Futbol ; Faİr Play, Cesaret, Mücadele ve Zafer...

17 Haziran 2011 Cuma

Sihriyle Şampiyon Yapan Gerçek Bir Kahraman (Alex Değerlendirmesi - 2)


Aykut Kocaman bence sezon başında teşhisi yanlış koydu. Medyadaki genel akıma o da kapıldı. Her şeyi Alex bozuyormuş gibi, nokta bir bakışla Alex'i takımdan kesti. Fenerbahçe şu haliyle sınıf atlamadığı müddetçe, kadroda Alex varsa her zaman ilk 11'de oynamak zorunda. Takımın oyun yapısı ve futbolcu kadrosu başkasına imkan vermiyor zira.

Fenerbahçe'nin pek de sürprize yer vermeyen oyun yapısı kabaca bellidir yıllarca. Takımın oyun kurucusu Alex'tir ve hücumun yarısından fazlasını Alex üstlenir. Takım iyi de olsa kötü de olsa Alex bir şekilde skor üretir, bazen maç kurtarır, bazen de şampiyon yapar. Takım ona ayak uyduramadığı zaman, yani takımın geri kalanı yetersiz olduğu zaman şampiyonluklar elden gidiyor. Gerçi Alex'in takıma geldiğinden beri şampiyonluk yarışı içinde olmadığımız bir sezon hatırlamıyorum Aragones'li 2008-09 sezonu haricinde. Onun dışında Fenerbahçe sürekli şampiyonluğun en önemli adayı oldu ve sezon içerisinde Alex'ten bolca faydalandı. Fakat "Avrupa'da Alex'le Olmuyor" düşünce tarzına Aykut Kocaman da katılınca takımın başına gelir gelmez yaptığı ilk icraat Alex'siz bir takım yaratmaktı. Hamlelerini buna uygun olarak yaptı.

## Verilen Bilgiler
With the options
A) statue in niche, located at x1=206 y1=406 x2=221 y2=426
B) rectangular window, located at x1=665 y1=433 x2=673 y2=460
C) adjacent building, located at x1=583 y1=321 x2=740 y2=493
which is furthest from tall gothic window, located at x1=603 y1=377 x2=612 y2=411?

## İstenen
Okuma parçasına göre Fenerbahçe kadrosunda Alex varsa neden her zaman ilk 11'de oynamak zorunda? Lütfen bir ya da iki cümleyle açıklayın.

## Alıştırma Çıktısı
Çünkü takımın oyun yapısı ve futbolcu kadrosu başka bir seçeneğe imkan vermiyor. Bu durum, Fenerbahçe şu haliyle sınıf atlamadığı sürece geçerli.